# EXERCISE TASK:
Pull out every line below that contains the word "grass", and copy each one in full. Match the case exactly.

# GIVEN INFORMATION:

_ _ _

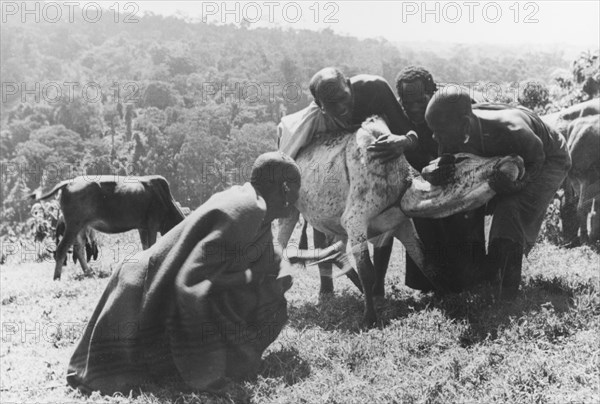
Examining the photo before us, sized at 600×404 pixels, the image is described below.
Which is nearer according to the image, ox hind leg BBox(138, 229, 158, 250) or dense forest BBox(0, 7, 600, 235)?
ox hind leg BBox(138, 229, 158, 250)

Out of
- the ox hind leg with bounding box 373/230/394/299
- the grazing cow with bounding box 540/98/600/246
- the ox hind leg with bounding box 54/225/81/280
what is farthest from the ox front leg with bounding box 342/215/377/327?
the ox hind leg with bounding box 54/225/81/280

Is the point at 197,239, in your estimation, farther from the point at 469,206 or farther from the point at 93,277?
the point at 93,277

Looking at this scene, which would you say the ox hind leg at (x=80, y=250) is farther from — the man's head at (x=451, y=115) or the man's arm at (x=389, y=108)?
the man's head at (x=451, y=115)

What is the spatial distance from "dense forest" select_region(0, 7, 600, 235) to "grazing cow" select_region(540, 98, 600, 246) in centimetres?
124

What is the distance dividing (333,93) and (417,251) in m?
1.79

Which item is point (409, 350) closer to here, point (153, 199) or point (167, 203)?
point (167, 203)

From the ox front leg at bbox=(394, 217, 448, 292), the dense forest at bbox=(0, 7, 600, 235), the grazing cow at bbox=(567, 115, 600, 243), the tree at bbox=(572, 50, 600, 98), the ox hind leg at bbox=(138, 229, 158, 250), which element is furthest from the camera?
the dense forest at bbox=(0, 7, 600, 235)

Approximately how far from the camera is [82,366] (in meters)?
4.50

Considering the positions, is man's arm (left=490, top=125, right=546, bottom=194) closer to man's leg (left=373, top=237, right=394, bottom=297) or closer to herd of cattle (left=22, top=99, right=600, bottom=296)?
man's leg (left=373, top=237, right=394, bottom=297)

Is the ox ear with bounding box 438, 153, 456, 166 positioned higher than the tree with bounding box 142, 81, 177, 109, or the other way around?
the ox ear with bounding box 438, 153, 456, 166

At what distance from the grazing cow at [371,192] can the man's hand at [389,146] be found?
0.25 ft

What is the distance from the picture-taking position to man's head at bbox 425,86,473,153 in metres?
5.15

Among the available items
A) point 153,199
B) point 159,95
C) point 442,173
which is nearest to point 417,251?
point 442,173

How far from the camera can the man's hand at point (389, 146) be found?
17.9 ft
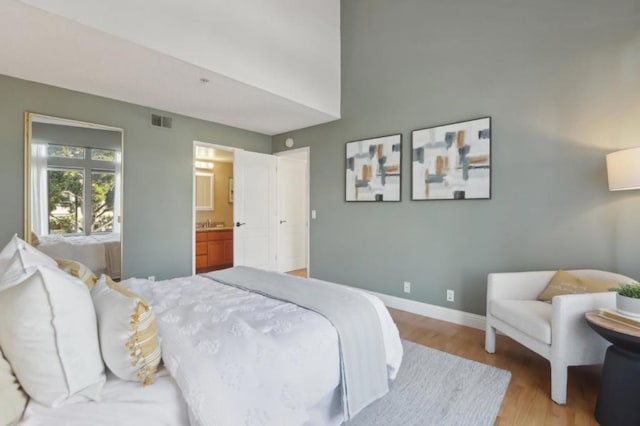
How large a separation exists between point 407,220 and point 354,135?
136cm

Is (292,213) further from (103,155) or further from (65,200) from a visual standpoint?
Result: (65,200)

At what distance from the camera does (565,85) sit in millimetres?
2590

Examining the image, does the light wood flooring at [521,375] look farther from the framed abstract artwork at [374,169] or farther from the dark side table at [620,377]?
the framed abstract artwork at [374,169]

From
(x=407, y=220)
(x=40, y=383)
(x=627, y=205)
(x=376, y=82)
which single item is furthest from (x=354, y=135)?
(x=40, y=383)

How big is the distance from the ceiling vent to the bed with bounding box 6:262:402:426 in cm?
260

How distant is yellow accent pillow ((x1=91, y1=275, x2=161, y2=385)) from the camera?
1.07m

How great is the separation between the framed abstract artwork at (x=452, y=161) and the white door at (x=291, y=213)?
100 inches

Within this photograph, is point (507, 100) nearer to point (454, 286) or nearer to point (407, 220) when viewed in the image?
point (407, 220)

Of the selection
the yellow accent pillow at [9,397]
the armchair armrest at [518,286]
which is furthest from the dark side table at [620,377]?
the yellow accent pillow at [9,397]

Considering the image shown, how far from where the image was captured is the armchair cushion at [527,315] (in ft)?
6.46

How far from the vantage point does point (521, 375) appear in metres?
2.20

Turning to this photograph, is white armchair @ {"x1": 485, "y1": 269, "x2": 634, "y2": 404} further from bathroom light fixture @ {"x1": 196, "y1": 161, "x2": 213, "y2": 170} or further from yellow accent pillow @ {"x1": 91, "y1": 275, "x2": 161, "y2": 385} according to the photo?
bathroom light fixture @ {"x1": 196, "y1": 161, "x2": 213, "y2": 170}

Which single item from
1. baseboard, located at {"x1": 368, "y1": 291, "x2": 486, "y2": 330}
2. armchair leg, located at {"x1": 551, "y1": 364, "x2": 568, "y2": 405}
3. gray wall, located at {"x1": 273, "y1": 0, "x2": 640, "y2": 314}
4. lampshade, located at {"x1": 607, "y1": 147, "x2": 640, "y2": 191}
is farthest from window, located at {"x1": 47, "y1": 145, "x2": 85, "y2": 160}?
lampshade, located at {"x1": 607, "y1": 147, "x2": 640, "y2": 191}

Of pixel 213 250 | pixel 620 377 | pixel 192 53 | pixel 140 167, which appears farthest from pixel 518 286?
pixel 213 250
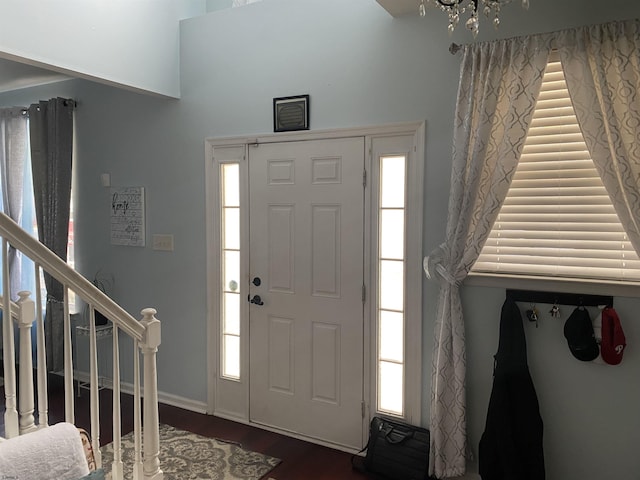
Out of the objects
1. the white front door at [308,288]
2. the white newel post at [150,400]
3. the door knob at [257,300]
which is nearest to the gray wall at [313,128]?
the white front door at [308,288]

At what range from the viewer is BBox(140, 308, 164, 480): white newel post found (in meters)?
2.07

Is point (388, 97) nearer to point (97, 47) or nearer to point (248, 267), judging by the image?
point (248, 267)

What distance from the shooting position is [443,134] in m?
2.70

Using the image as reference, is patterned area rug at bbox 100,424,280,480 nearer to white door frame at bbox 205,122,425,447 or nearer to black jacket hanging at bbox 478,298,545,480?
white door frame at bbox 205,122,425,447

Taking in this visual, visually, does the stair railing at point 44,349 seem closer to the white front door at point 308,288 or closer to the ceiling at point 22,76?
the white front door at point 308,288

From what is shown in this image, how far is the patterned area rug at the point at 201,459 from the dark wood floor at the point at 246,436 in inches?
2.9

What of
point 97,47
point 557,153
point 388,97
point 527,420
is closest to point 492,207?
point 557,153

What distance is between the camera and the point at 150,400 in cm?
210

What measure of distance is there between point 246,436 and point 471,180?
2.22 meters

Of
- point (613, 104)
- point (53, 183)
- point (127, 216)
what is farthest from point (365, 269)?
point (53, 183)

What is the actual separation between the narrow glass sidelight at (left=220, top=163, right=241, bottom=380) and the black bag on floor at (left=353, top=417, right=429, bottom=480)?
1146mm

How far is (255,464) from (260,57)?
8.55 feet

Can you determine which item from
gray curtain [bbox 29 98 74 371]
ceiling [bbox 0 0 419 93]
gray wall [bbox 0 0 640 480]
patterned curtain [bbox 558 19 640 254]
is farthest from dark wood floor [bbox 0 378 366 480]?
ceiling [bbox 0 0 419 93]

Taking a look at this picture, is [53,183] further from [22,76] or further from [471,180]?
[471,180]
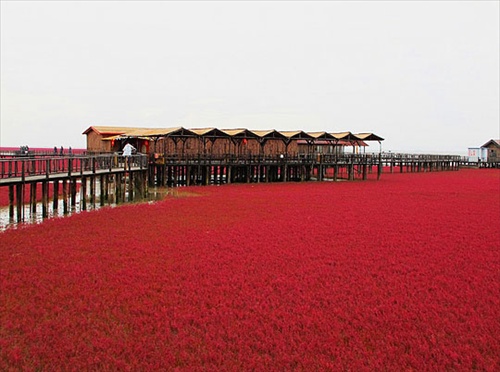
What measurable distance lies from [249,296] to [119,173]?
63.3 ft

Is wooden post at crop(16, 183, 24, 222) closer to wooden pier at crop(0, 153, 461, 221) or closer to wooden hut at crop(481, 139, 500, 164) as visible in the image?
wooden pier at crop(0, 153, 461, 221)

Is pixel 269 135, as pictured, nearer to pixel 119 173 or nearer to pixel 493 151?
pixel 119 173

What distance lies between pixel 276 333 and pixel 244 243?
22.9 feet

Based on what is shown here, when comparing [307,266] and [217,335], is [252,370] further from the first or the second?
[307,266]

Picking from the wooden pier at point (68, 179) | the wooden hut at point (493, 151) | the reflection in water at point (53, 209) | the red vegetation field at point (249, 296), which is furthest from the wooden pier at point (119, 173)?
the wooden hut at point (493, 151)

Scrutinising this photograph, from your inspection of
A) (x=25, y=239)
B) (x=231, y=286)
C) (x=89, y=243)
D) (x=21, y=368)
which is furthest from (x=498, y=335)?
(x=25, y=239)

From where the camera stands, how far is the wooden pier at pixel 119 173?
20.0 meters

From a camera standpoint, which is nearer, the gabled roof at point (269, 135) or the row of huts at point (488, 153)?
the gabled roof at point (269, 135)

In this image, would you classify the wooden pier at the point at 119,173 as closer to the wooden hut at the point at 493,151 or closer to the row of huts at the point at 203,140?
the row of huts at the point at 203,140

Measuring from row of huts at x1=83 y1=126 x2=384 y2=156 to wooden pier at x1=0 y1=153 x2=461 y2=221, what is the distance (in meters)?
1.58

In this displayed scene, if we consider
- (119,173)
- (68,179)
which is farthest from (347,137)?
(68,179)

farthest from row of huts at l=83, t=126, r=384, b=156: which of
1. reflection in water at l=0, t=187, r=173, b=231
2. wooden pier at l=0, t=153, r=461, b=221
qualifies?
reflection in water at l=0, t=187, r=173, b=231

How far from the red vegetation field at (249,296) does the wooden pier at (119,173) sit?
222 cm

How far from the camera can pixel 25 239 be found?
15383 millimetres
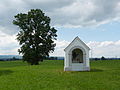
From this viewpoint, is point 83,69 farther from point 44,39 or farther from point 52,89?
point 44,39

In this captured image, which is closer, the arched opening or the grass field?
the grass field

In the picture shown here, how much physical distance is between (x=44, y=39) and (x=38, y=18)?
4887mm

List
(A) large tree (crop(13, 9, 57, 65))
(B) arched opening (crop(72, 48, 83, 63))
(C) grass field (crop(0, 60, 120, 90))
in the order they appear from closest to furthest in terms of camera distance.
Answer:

_ _ _

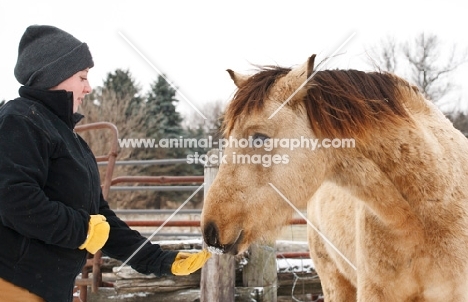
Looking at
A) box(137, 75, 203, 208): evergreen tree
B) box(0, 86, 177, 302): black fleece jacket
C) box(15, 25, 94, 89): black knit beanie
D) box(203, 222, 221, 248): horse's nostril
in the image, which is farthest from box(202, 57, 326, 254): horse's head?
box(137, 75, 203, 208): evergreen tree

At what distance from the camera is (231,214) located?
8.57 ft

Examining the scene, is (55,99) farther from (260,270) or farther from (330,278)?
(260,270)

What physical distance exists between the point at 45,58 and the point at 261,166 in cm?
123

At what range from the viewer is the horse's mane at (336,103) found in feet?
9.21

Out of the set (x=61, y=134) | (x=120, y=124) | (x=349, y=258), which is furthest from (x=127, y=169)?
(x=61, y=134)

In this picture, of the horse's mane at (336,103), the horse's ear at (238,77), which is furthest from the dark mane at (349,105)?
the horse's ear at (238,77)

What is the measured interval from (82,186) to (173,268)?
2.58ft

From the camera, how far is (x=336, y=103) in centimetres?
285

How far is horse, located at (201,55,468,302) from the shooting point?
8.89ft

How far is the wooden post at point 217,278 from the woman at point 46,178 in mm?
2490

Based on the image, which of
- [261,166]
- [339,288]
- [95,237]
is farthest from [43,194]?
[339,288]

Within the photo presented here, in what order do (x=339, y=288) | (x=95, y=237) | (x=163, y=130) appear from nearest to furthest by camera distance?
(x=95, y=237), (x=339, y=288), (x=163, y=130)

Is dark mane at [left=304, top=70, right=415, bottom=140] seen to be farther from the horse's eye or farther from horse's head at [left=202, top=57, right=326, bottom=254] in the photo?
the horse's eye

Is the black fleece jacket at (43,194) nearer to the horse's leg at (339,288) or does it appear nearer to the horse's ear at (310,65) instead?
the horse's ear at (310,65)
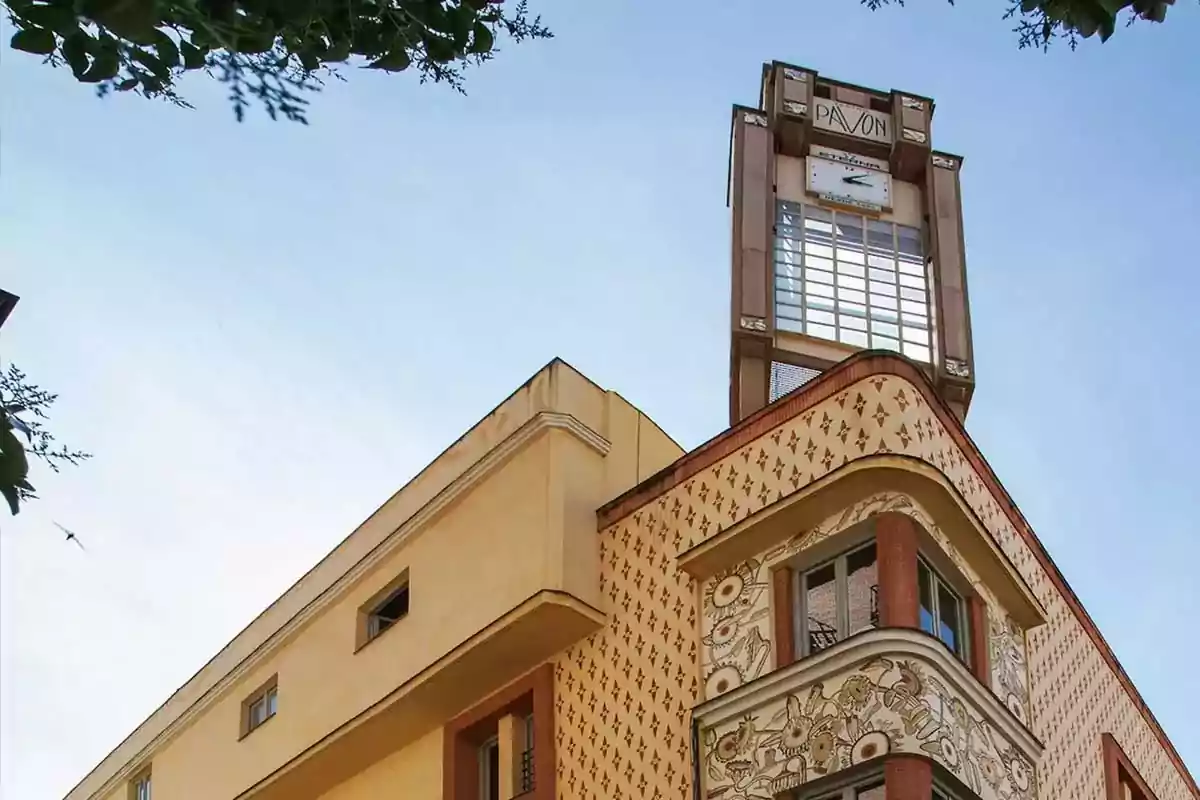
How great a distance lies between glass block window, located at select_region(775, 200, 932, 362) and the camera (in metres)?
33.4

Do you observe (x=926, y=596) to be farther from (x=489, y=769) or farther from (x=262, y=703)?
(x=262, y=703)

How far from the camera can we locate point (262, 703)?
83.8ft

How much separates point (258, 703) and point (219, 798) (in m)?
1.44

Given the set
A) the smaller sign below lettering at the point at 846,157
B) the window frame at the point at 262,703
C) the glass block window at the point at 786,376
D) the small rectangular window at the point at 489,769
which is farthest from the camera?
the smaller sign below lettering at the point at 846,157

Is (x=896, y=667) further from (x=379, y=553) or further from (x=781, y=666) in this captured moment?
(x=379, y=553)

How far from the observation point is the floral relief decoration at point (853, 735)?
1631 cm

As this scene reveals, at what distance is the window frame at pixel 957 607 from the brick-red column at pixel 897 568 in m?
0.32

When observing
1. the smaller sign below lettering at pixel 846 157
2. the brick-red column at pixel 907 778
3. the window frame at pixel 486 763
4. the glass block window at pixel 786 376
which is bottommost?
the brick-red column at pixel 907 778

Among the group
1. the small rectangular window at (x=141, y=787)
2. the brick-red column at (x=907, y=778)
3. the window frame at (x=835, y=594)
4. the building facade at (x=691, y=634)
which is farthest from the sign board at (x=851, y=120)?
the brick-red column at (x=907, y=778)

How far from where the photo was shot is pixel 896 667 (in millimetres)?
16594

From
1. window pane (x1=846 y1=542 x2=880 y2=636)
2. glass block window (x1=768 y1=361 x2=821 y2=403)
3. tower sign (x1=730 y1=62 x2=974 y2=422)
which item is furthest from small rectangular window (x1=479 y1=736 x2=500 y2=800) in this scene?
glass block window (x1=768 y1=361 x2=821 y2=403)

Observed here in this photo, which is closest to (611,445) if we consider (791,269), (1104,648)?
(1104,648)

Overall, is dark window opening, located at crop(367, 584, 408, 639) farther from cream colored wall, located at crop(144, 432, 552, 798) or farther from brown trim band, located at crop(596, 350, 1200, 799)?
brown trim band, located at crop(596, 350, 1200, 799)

_ _ _

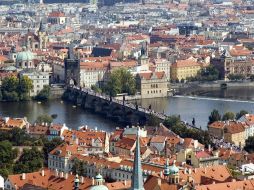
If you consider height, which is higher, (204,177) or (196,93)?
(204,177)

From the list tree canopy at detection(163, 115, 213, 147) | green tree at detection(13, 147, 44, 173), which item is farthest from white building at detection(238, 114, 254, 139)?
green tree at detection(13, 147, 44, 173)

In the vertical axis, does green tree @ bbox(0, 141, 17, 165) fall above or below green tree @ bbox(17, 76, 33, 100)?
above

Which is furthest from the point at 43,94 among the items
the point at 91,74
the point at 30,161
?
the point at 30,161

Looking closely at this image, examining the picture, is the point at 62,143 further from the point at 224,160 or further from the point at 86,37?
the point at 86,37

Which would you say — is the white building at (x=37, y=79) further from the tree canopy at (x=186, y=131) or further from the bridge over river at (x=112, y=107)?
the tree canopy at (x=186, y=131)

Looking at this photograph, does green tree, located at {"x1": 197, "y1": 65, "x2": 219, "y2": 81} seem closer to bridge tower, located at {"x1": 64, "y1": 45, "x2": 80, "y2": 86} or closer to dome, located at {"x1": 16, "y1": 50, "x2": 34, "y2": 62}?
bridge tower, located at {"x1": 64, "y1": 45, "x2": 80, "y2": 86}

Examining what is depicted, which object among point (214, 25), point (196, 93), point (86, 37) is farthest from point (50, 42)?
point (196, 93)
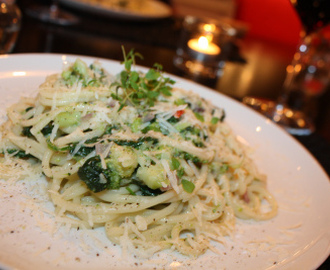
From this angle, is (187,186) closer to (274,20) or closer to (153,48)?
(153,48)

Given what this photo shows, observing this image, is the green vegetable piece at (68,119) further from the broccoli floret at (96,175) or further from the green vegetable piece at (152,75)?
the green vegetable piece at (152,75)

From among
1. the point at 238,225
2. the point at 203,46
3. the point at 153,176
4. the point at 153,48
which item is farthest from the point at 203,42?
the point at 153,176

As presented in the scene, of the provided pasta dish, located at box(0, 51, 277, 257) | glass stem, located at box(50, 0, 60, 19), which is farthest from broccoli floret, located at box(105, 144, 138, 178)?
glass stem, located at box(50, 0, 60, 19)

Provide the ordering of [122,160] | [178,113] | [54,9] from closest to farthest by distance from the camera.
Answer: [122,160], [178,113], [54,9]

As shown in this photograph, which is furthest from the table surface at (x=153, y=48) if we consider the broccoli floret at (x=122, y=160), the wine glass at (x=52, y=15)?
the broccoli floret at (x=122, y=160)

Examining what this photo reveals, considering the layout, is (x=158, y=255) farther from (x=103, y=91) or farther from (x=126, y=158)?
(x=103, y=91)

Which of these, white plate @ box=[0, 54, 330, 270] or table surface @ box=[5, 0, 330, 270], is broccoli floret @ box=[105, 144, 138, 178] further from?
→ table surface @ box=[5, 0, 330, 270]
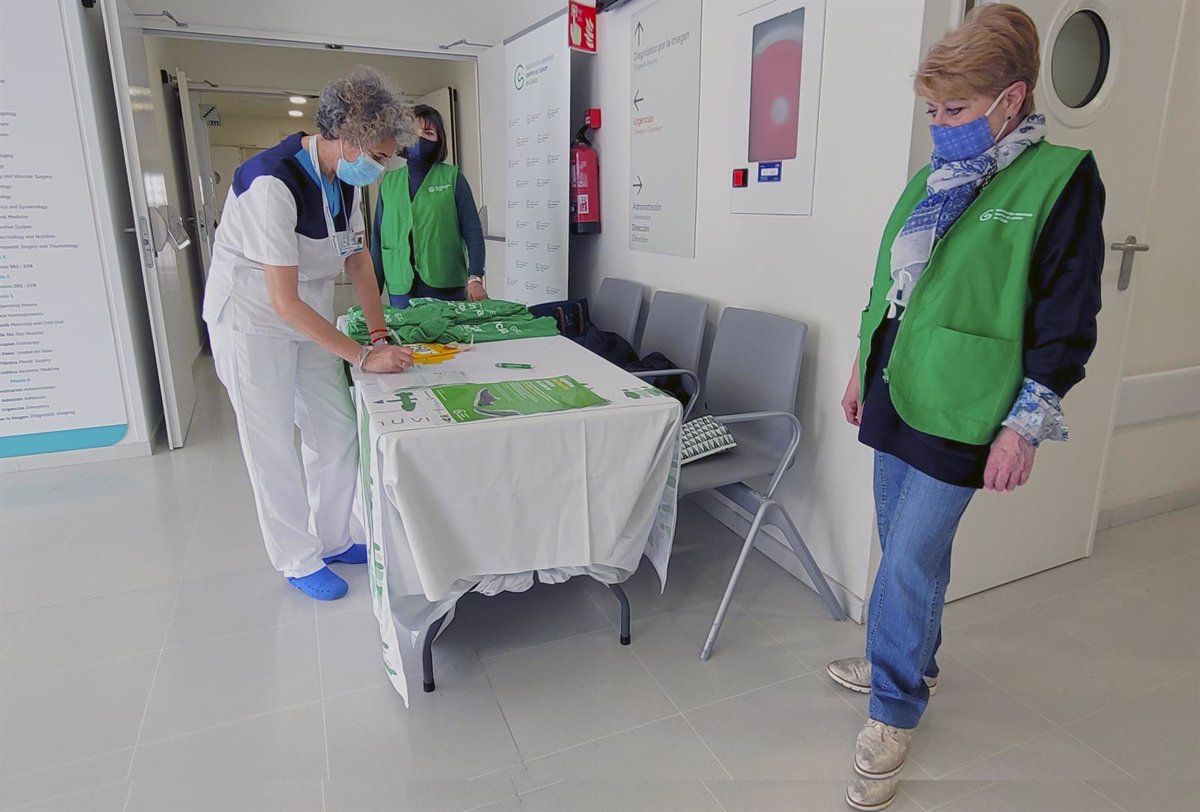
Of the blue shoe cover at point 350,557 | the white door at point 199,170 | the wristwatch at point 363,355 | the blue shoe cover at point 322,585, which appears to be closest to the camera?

_ _ _

# ANSWER FOR THE TASK:
In this captured image, which is closer, the arched opening or the grass field?
the grass field
(C) grass field (crop(0, 60, 120, 90))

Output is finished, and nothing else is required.